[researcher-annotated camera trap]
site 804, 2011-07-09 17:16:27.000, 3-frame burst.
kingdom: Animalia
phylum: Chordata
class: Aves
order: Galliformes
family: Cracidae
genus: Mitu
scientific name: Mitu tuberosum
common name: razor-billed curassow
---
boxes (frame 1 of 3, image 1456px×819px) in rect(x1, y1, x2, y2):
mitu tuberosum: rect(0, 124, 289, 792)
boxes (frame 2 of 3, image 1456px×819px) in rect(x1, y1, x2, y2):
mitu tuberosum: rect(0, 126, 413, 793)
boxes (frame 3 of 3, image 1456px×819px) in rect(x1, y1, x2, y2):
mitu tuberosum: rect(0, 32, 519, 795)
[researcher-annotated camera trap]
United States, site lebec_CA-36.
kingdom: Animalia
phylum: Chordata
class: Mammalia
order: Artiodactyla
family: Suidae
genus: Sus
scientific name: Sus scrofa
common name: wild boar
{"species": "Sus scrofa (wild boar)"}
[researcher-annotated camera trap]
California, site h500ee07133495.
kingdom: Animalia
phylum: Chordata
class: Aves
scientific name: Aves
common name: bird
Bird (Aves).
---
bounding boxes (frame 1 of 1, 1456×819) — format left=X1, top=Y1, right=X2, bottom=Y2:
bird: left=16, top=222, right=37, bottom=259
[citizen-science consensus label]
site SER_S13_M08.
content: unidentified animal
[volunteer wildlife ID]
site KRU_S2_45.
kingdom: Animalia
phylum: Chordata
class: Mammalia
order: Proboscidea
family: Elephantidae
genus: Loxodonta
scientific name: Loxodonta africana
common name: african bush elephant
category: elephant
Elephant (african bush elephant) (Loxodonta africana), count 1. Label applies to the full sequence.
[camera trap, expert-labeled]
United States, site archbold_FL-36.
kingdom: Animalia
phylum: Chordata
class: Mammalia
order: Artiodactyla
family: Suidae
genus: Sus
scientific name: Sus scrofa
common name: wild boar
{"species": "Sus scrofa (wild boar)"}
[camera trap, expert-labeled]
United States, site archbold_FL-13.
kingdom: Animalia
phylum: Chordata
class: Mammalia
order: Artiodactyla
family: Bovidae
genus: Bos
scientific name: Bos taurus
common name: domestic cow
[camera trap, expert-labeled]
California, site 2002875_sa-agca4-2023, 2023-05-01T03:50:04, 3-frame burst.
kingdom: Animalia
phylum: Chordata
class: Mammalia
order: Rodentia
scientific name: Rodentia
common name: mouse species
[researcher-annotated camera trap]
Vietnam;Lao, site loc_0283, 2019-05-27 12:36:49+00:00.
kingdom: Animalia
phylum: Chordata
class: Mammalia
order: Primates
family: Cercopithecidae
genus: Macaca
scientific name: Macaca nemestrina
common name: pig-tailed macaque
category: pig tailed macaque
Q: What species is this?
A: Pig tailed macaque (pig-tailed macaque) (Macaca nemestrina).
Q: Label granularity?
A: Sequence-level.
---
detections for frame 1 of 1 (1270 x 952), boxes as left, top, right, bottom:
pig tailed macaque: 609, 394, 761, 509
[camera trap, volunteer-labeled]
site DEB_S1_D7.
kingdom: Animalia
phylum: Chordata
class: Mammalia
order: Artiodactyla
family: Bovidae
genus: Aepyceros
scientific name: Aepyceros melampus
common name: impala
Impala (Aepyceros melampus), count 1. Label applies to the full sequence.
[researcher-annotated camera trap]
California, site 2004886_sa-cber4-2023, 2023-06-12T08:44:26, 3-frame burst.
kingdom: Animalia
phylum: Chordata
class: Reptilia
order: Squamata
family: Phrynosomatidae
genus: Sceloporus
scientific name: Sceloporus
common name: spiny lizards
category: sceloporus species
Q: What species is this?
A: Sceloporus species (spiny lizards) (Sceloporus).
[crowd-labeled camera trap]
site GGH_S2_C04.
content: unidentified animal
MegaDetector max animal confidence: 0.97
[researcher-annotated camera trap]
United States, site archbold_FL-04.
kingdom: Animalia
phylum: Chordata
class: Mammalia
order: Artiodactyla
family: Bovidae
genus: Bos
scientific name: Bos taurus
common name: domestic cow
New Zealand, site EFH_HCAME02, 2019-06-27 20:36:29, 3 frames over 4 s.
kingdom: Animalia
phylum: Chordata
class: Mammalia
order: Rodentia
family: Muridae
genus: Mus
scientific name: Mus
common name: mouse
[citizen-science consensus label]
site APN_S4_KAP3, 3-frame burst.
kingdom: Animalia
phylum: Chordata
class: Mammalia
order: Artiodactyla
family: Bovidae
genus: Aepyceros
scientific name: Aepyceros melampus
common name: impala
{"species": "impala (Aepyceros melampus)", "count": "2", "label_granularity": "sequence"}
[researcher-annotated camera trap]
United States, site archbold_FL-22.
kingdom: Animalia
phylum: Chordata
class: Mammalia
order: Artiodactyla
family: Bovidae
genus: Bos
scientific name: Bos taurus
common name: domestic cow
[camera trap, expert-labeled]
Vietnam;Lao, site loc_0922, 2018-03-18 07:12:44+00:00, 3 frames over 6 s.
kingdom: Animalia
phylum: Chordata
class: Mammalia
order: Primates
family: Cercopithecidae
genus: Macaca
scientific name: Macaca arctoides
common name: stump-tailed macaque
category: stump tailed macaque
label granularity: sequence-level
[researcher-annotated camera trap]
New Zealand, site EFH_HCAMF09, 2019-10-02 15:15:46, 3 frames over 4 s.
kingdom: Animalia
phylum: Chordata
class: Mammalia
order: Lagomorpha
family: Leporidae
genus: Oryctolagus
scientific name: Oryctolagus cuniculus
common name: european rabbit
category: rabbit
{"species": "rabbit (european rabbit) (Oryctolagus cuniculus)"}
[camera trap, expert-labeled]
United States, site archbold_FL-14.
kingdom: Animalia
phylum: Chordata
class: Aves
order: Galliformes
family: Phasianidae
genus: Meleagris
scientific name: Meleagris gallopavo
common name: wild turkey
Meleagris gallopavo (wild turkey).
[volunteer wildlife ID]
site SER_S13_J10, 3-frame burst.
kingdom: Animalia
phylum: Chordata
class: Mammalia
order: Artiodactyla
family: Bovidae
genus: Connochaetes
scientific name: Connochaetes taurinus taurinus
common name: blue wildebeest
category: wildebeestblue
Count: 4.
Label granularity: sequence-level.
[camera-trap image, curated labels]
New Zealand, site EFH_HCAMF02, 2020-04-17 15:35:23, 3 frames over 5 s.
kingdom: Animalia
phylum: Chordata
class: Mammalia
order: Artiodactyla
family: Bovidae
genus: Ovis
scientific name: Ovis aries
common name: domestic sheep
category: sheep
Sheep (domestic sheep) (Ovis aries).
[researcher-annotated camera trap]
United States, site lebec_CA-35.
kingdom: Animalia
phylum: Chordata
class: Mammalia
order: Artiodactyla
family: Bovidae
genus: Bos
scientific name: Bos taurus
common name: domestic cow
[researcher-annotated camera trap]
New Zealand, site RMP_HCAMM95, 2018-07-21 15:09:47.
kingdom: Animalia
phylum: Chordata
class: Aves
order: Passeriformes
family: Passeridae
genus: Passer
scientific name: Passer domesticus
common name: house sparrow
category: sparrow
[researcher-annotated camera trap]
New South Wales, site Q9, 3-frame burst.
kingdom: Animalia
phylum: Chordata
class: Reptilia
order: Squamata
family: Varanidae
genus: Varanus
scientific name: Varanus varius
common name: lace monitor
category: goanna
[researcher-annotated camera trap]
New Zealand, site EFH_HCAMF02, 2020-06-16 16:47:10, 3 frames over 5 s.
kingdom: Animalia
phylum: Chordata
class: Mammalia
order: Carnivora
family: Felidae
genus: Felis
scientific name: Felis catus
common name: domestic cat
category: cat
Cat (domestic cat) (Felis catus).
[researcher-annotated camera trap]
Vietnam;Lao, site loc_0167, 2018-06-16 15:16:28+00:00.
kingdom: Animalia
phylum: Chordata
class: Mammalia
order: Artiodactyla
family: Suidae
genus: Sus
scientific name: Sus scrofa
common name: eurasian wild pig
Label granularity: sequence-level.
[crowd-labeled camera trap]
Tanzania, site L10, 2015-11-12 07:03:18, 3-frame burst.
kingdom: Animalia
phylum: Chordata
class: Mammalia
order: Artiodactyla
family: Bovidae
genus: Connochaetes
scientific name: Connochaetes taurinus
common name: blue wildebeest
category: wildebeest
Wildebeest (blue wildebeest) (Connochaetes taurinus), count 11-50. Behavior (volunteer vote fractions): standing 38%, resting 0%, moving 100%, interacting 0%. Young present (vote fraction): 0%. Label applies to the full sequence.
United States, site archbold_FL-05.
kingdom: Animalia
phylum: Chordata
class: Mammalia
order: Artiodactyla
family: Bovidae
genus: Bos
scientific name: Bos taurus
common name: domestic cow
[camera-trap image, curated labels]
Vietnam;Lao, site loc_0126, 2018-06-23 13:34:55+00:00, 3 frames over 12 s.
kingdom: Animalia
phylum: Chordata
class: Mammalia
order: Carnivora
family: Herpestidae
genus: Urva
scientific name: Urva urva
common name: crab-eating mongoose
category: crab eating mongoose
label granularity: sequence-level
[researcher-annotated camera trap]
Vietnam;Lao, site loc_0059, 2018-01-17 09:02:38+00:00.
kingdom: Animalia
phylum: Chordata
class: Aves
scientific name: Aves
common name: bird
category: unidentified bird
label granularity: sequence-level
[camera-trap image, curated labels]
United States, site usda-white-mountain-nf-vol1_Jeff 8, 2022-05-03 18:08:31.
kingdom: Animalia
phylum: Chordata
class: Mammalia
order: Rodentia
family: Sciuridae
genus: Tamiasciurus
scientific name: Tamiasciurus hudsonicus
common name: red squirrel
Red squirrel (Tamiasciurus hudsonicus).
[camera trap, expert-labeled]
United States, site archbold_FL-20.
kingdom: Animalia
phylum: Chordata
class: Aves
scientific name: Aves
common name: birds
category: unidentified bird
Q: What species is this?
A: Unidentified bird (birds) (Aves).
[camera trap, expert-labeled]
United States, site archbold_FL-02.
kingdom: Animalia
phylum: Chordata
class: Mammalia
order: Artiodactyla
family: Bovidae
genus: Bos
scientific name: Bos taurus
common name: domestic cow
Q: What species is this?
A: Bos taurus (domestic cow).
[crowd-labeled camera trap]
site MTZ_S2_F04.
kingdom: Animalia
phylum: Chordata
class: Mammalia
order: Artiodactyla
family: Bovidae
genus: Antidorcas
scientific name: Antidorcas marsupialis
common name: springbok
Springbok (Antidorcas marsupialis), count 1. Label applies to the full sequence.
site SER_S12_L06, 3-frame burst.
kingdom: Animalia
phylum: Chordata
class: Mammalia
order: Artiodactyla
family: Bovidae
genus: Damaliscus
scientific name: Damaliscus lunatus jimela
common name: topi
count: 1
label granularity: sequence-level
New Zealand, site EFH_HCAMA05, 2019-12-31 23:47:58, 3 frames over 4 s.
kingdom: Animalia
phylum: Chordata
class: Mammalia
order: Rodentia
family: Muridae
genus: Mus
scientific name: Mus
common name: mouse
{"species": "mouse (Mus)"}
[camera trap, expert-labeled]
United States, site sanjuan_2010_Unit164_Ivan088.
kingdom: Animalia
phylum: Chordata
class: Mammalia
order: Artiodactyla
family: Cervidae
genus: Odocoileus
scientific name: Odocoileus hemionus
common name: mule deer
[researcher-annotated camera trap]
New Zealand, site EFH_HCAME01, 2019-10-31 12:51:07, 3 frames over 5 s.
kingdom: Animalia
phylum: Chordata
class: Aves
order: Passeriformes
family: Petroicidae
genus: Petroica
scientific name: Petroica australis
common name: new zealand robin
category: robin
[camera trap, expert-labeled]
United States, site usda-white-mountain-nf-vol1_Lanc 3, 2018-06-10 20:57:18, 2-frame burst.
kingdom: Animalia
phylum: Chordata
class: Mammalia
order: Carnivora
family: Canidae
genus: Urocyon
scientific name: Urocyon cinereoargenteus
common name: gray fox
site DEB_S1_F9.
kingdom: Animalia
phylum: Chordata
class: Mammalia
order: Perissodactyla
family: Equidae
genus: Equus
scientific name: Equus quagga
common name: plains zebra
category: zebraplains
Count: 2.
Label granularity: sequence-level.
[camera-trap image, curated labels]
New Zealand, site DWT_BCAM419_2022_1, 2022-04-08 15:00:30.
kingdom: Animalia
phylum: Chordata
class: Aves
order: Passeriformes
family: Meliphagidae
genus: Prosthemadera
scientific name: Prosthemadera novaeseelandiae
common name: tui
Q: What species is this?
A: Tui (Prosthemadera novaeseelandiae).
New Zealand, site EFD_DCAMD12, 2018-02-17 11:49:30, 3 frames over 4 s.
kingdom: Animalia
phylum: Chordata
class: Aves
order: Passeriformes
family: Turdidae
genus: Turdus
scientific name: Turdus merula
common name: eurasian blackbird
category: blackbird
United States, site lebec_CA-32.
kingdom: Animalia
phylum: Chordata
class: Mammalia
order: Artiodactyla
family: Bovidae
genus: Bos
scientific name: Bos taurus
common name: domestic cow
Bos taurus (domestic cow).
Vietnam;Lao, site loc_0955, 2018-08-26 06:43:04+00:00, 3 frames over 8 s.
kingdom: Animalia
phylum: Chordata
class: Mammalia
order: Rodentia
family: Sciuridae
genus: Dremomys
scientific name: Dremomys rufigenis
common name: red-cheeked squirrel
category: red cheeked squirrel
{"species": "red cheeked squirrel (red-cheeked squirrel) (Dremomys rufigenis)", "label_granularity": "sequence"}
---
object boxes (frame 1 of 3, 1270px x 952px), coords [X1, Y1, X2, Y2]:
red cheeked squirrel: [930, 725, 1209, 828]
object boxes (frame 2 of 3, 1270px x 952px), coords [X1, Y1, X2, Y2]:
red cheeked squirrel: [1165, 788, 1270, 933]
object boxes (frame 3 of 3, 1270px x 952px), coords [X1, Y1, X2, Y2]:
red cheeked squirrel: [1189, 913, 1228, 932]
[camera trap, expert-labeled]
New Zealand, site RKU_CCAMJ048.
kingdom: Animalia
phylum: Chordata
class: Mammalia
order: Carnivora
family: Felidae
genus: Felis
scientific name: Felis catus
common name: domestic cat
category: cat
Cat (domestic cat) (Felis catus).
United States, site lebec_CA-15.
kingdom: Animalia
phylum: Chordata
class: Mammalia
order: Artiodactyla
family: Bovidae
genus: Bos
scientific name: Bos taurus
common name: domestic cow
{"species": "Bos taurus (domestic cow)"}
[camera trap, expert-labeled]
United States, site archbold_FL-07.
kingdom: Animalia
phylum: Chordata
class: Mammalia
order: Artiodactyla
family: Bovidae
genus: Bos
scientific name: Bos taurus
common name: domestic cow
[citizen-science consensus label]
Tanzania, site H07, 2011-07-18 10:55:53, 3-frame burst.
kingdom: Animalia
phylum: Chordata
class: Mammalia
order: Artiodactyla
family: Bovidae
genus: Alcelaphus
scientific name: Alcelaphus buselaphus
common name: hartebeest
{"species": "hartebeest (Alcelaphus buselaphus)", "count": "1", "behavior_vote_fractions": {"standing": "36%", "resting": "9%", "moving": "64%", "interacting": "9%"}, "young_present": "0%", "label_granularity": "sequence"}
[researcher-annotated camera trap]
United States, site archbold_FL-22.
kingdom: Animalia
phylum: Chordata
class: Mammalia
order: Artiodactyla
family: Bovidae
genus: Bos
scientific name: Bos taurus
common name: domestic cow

○ ○ ○ ○ ○

HOW TO COMPLETE THIS TASK —
Count every line of the material that holds "Macaca". Reply with the number alone.

REPLY TO THE EXERCISE —
5